When referring back to the experimental data, it can be seen that by the end of the 4 s, the E. coli has entered into the diffusive regime with \(D \approx 12.5\,(\mu \text {m})^2 / \text {s}\). The L. fuscus, however, is yet to reach this state; we can predict that when it does, the corresponding value of the diffusion constant will be \(D \approx 4.7\times 10^4\,(\text {km})^2 / \text {day}\), the solution of the MSD equations for greater time periods suggests that this is true.
Numerical Example
We now carry out a comparison between the underlying differential equation and Gillespie simulation. In Fig. 5, we see a comparison between slices of the solution to the diffusion equation on the \({\mathbb {R}}^2\) plane (\(n=2\)) for a delta function initial conditionFootnote 6 compared with data simulated using the algorithm given in Sect. 2.

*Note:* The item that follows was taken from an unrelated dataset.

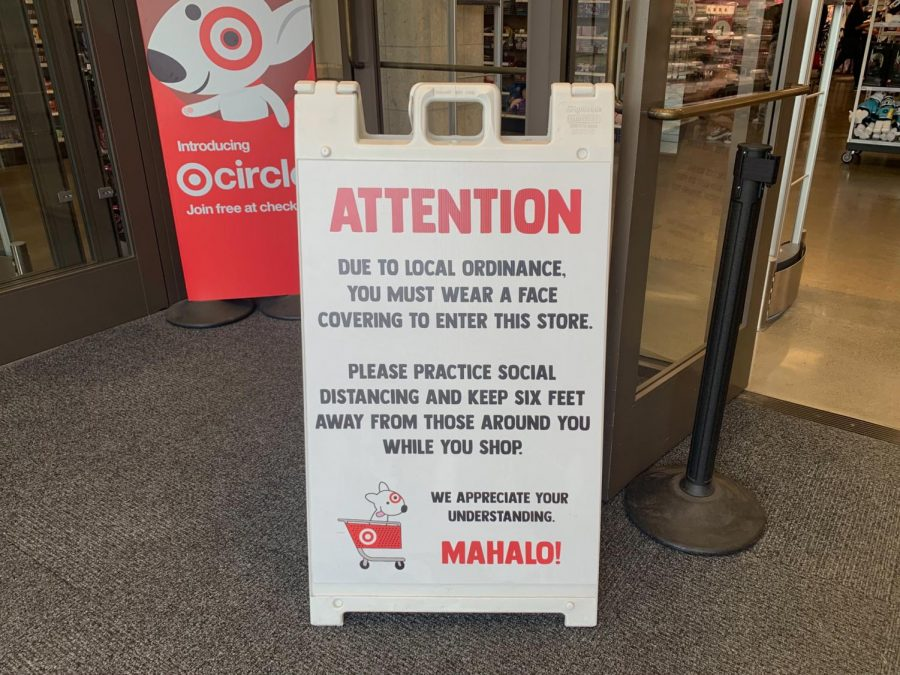 The Target sign at the entrance lets customers know the store's guidelines during the pandemic. The Ala Moana Target hours are from 7 a.m to 11 p.m. It also has Senior hours on Tuesday from 7 a.m. to 8 a.m. Photo and caption by Mina Kohara.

For the Gillespie simulations, all sample paths are initialised at the origin with fixed speed equal to unity and uniformly random orientation. Therefore, all plots will have the parameters \(S_T^2 = 1, \psi _d = 0\), and we specify \(\mu _\tau = \mu _\omega = 1\). Plots are shown at \(t=100\).
The solid black line shows the solution to the diffusion equation for \(D_{\text {eff}} = 1/4\) along the line \(y=0\). In red asterisks \((*)\), we see the mean over \(3\times 10^5\) Gillespie simulations of the VJ process where both the running and waiting times are sampled from an exponential distribution, with the means of these distributions as stated. This process then has an effective diffusion constant of \(D_{\text {eff}} = 1/4\). Using a dashed black line, we plot the solution to the diffusion equation for \(D_{\text {eff}} = 1\). In green crosses \((\times )\), a VJ process where the running time is \(\tau \sim \text {Gamma}(1/7,7)\) distributed, giving \(\mu _\tau = 1\) and \(\sigma _\tau ^2 = 7\), the diffusion constant is therefore \(D_{\text {eff}} = 1\). The waiting time is \(\omega \sim \text {Gamma}(1/14, 14)\) distributed; the high variance of the waiting time is chosen such that the simulation relaxes towards the diffusion approximation quickly. For the above simulations, half the sample paths are initialised in a run and half are initialised in a rest. The gamma and exponential distributions are chosen to illustrate the importance of the non-Markovian term. This is indicated in Fig. 5 by the difference between the two simulations mentioned, which differ only in this correction term.
Another point of interest is that one can model distributions other than exponential with different means and still achieve the same effective diffusion constant through careful selection of variance. An example is shown in Fig. 5 where the diffusion constant \(D_{\text {eff}} = 1/4\) is recovered by changing the running distribution to \(\tau \sim \text {Gamma}(1/5, 5/2)\) (blue plusses). This then gives a mean run time of \(\mu _\tau = 1/2\) and variance \(\sigma _\tau ^2 = 5/4\) and compares well to the result for exponentially distributed \(\tau \) (red asterisks). For this simulation, 2 / 3 of the sample paths were initialised in a run and the remainder in a resting state so that the system was again encouraged to relax quickly. Viewing these cross sections, one should notice that the fit for the \(D_{\text {eff}}=1/4\) case is clearly much better than the fit for \(D_{\text {eff}}=1\). Considering equation (44), we suspect that these differences are due to the fact that the running distribution \(\tau \sim \text {Gamma}(1/5, 5/2)\) is closer to an exponential distribution, with a smaller non-Markovian contribution to the diffusion constant than the running distribution \(\tau \sim \text {Gamma}(1/7, 7)\).
Full heat map figures of the results are given in the supplementary material.